App Service [Shared Platform]
Azure App Service is an example of a shared platform. Shared platform services break this intuitive understanding that Virtual Machines give us about a resource's relationship to a VNet/Subnet.
An App Service is a resource that has its compute outside of your direct control. You don't see or operate the nodes that your webapp runs on. Those exist outside of your tenant/subscription. However, App Services (assuming a supported SKU) support VNet injection. However, there are limitations because of how these operate.
What's unique about this architecture is that, for App Services, the VNet injection only allows for outbound traffic from the app service. As well, depending on configuration it may only forward a subset of traffic to the VNet. Historically, App Services would only forward traffic destined to RFC1918 destinations to the VNet unless a specific environment variable was specified. This now works slightly differently, but still has similar configuration.
The important concept I want to point out here is that this VNet injection method does not provide inbound access. Meaning, this VNet injection pattern doesn't provide you an IP address you can connect to your App Service through. It's only used to provide access to private networking from the App Service.
App Service Environment [Dedicated Platform]
Another option for App Services is to run them in an App Service Environment. This makes the service a dedicated service.
Some Azure resources get deployed more directly integrated with your VNet/Subnet. These services may deploy multiple underlying compute resources, and those services may route all their traffic through your VNet and, as a result, are subject to your routing.

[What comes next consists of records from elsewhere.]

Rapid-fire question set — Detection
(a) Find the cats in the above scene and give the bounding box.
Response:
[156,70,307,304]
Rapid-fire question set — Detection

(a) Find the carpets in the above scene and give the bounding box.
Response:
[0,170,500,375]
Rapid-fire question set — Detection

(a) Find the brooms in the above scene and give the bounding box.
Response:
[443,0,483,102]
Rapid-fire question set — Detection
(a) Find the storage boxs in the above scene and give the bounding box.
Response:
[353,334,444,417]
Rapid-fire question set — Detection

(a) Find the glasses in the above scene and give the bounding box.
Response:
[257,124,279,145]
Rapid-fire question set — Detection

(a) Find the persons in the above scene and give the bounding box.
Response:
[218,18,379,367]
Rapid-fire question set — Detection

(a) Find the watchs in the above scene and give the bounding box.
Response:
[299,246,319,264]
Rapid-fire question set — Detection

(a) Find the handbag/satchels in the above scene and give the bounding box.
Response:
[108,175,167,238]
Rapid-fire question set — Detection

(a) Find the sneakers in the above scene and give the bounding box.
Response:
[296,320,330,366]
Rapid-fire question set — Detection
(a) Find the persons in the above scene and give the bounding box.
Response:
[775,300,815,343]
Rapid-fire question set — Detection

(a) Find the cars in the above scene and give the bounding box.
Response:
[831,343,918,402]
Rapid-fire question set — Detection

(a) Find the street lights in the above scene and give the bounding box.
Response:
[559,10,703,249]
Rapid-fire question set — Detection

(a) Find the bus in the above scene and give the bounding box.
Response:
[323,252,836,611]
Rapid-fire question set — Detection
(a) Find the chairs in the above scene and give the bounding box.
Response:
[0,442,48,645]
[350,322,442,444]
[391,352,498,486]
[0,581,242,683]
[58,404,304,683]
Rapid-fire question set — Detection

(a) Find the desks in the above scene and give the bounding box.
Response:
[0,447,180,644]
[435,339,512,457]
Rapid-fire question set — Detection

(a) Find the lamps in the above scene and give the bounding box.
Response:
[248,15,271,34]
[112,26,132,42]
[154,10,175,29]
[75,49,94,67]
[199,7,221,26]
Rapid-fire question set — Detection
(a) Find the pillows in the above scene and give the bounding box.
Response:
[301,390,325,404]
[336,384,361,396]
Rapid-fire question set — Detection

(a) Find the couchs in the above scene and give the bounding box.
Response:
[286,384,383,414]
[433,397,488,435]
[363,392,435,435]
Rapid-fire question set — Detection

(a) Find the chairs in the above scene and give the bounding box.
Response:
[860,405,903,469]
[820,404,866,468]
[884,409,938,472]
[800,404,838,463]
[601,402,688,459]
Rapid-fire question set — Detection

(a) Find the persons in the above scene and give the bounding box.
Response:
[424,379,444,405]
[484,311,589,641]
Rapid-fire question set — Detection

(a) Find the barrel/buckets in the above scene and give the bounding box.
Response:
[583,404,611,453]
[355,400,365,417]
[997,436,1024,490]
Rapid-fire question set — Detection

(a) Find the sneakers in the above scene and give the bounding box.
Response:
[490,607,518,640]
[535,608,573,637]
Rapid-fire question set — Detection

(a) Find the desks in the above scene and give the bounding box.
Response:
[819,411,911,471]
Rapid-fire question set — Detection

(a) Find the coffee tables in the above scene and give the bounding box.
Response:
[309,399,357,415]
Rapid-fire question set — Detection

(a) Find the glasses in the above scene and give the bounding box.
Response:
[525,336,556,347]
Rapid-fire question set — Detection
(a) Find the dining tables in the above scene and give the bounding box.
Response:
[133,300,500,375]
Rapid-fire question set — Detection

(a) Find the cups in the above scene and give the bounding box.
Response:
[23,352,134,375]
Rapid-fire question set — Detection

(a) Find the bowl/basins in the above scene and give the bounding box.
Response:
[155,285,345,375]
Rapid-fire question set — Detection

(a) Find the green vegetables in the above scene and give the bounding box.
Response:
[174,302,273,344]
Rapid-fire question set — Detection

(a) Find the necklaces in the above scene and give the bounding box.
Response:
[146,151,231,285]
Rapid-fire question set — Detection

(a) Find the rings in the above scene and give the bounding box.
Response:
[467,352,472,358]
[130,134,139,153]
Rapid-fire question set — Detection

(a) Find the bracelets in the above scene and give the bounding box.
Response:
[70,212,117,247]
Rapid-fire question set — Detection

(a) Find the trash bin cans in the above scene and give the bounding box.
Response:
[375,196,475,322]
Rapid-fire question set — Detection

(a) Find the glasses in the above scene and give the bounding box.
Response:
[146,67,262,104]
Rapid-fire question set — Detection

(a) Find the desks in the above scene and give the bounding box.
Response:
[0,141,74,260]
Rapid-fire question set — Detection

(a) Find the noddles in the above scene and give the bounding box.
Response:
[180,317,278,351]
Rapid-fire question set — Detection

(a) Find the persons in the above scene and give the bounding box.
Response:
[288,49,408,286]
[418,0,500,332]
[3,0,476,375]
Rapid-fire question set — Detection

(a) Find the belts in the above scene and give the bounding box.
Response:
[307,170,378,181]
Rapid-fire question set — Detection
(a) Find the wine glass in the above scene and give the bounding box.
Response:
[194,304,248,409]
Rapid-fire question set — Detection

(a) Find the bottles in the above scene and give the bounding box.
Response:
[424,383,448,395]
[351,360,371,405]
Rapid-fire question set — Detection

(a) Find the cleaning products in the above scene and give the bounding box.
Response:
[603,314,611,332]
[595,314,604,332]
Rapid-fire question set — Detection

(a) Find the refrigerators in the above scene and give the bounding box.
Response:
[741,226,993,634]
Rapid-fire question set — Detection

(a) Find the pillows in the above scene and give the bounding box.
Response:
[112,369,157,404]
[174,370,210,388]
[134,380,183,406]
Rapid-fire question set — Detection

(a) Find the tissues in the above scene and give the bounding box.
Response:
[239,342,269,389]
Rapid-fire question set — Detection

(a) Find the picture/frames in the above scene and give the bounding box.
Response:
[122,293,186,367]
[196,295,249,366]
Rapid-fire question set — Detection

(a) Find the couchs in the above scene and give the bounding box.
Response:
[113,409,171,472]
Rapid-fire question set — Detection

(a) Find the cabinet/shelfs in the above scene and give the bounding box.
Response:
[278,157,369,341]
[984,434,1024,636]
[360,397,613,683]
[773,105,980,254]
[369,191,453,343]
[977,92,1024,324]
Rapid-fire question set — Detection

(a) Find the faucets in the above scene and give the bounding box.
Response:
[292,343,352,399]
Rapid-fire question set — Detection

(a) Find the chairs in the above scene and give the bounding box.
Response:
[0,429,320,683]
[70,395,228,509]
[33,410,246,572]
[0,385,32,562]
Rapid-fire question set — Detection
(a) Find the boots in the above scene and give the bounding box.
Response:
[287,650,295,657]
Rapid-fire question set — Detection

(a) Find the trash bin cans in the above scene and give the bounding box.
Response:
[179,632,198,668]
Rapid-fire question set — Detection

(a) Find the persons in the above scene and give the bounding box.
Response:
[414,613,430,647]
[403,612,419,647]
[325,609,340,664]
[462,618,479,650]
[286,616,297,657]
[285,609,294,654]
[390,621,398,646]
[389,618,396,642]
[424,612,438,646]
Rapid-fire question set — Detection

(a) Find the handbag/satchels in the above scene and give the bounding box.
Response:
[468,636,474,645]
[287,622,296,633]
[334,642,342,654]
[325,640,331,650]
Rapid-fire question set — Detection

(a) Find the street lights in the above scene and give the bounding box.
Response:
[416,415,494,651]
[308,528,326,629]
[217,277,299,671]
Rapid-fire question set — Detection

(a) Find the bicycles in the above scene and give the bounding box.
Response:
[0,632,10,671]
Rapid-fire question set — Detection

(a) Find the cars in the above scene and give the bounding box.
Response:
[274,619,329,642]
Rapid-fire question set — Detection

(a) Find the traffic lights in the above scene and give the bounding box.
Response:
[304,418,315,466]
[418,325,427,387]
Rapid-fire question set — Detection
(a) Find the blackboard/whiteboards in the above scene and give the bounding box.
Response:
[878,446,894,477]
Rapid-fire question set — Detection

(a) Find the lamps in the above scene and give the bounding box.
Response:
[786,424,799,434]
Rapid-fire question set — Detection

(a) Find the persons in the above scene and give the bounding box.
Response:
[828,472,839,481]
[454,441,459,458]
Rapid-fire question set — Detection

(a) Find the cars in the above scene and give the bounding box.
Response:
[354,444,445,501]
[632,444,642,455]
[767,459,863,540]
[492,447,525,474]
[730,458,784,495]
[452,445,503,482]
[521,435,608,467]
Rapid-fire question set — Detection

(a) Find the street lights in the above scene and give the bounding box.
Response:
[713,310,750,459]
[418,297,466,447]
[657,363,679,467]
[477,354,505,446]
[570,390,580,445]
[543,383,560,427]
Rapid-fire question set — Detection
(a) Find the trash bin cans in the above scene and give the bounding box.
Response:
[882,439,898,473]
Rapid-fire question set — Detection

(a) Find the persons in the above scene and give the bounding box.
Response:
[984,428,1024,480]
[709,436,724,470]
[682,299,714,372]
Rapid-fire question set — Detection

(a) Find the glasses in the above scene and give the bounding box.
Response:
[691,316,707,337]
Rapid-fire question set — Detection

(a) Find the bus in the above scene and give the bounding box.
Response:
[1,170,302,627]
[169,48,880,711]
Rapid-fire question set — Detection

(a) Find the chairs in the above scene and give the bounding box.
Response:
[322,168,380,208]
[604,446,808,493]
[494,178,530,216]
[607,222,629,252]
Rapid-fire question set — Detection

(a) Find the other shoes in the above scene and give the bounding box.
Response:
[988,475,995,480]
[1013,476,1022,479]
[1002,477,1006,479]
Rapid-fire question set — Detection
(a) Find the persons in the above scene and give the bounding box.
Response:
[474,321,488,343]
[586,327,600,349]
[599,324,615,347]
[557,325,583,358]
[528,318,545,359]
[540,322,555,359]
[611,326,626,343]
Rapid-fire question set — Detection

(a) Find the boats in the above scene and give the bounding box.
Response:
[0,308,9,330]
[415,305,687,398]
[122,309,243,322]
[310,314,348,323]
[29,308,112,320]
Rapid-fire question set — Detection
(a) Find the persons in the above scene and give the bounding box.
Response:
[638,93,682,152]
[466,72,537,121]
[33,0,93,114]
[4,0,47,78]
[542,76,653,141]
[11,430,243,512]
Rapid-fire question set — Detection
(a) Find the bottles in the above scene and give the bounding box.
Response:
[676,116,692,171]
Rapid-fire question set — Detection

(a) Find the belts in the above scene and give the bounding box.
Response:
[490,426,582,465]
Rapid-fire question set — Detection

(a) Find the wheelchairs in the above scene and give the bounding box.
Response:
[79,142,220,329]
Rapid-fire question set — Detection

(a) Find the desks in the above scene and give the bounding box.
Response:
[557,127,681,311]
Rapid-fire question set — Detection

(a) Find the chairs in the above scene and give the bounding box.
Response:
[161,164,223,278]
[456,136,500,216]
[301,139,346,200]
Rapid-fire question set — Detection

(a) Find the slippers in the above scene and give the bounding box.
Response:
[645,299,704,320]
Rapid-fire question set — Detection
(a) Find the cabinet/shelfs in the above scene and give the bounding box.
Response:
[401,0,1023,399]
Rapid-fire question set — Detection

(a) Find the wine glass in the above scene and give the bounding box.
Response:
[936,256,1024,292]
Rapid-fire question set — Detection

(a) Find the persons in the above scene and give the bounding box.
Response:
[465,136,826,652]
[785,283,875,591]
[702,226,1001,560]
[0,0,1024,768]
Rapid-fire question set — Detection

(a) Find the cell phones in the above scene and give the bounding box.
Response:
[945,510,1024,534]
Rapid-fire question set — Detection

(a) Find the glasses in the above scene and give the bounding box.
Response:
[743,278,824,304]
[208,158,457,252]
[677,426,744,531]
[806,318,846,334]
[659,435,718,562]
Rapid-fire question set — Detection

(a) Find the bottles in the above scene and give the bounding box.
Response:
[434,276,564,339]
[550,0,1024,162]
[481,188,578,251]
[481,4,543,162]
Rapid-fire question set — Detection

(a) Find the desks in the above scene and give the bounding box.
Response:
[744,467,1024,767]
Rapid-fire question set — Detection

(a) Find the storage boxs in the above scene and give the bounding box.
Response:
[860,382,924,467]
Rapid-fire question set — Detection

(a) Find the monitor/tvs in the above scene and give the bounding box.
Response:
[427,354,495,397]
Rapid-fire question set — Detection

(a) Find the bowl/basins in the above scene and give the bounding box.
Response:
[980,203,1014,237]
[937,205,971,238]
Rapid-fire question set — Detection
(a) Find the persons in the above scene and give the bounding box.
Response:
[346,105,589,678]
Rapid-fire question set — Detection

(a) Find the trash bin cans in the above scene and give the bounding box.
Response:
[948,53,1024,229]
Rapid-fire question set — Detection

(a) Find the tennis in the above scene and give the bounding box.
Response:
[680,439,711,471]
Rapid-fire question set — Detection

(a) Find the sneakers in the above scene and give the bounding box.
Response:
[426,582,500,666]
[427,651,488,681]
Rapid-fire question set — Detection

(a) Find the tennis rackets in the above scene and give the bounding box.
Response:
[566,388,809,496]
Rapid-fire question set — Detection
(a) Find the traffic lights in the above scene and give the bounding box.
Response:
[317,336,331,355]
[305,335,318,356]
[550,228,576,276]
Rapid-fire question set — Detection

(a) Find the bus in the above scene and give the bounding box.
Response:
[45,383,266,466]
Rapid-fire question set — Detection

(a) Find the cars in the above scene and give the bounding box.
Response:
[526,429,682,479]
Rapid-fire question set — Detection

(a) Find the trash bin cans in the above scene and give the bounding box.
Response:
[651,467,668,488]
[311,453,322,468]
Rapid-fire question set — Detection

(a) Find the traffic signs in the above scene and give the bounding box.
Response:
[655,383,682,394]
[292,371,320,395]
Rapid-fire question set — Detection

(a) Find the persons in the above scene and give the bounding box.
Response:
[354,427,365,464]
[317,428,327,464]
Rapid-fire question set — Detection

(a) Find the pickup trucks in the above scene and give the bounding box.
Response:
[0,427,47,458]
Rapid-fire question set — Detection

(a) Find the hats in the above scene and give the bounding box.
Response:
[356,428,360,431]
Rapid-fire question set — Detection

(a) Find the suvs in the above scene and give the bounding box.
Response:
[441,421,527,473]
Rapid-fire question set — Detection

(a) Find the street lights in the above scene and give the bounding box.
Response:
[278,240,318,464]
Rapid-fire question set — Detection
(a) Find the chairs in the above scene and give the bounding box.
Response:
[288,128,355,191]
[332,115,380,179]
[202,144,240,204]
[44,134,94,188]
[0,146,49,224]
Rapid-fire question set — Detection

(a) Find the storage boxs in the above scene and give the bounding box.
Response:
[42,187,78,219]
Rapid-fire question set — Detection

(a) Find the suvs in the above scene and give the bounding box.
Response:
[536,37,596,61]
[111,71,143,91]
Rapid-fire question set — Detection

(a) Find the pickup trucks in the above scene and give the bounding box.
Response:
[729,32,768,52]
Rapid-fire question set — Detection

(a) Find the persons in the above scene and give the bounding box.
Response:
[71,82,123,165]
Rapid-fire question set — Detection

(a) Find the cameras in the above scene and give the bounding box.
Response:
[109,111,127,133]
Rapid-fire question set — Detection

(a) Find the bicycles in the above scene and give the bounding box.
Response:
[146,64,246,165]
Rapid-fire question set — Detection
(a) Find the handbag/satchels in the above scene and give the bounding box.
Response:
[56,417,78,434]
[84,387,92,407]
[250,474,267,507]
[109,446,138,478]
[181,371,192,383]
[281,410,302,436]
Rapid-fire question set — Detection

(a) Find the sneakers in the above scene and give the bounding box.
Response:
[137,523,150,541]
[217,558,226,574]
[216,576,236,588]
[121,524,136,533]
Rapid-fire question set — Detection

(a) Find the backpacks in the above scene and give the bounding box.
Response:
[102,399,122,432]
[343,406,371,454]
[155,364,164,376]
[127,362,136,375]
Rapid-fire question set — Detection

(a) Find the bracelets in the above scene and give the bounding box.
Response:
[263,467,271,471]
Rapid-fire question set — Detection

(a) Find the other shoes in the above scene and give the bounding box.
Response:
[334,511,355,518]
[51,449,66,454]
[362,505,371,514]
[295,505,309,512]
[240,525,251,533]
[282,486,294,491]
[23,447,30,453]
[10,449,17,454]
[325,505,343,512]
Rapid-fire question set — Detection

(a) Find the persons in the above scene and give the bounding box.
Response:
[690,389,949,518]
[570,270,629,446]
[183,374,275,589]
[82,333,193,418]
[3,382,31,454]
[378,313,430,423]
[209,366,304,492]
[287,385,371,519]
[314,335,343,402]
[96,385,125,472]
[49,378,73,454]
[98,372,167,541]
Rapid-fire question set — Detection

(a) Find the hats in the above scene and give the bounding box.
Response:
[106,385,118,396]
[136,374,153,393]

Within an App Service Environment, there are a number of resources you don't directly interact with, like an internal load balancer and the compute nodes. However, the difference between this dedicated deployment and the shared deployment earlier is that these resources route all of their traffic in and out through your VNet (with now some exceptions with ASEv3 that I won't cover here).
Service Endpoint
Service endpoints are a way to provide access to resources, however are likely the most misunderstood interconnection method here.
Let's start by understanding how an Azure Virtual Machine would reach a Storage Account over a public endpoint.
Azure shared services, like blob storage, have public endpoints throughout the world to ingress into the service. Connecting to the service from within Azure works exactly the same way, only that the traffic doesn't necessarily leave Azure's backbone network. No matter which storage account you're accessing, the public IP address that your VM is communicating with is one within this pool of public endpoints. It is not unique to your storage account.
When you enable a service endpoint, in this case Microsoft.Storage, the only thing that changes is that your effective routing table gets new entries added. Remember our routing table from earlier?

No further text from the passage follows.